Lawmakers in Des Moines already initiated the repeal of the inheritance tax last year. It will be ended by 2025, leaving Nebraska as the only state west of the Mississippi with this kind of tax.
And now, legislation signed on March 1, 2022 will reduce Iowa’s personal and corporate income taxes each year through 2026, when the state is expected to fully adopt a new 3.9% flat personal income tax. This will give our next-door neighbors what would currently be the 4th lowest income tax among states that have one.
If Nebraska does nothing, a person paying our top tax rate will pay about 75% more tax on every extra dollar they earn compared to their peer in Iowa.

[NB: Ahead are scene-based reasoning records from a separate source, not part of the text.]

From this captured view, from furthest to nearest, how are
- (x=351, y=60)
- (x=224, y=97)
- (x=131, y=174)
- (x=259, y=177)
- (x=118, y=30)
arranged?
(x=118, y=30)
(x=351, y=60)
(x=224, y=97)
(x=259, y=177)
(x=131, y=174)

There’s really no reason Iowa should have this distinct economic advantage. They don’t have financial or commercial resources we lack. And as much as I’m talking about competing with Iowa, there’s wealth for both of our states and the region to gain if we have similarly attractive economic policies.
But what has set Iowa apart in recent years is simply having leaders who agreed to pursue ambitious goals and accomplish them.
Some detractors say Iowa will fail and be this decade’s Kansas. I wouldn’t count on that.
Iowa’s policy approach is likely more comparable to North Carolina, which has been remarkably successful in transitioning away from the highest income taxes in the southeast and becoming one of the most taxpayer-friendly states.
More states are going to follow. The Tax Foundation’s Jared Walczak said this week that while having a 5% income tax once put states on the low side nationally, “being competitive now means a top [tax] rate below 5%.”
There is a second tier of states emerging, like Iowa, that are not ultra-low-tax, but are highly competitive with states that are.
Certainly, they will look a whole lot better than the country’s ultra-high-tax states. And remember, states like Iowa and Nebraska should not be solely focused on trying to keep people from going to Texas or Florida from our states.
While it’s good if we can hang onto more people that way, there are a lot more Americans leaving states like California, New York, Minnesota, and Illinois, and they aren’t just considering Texas or Florida.
Statistically significant amounts of people are moving to places like Idaho, Alabama, and Oklahoma because they think it will give them a shot at a better life.
Iowa wants more Americans to know it’s a good financial decision to be an Iowan. That may not be everything, but in this kind of economy, it sure is something to a lot of people.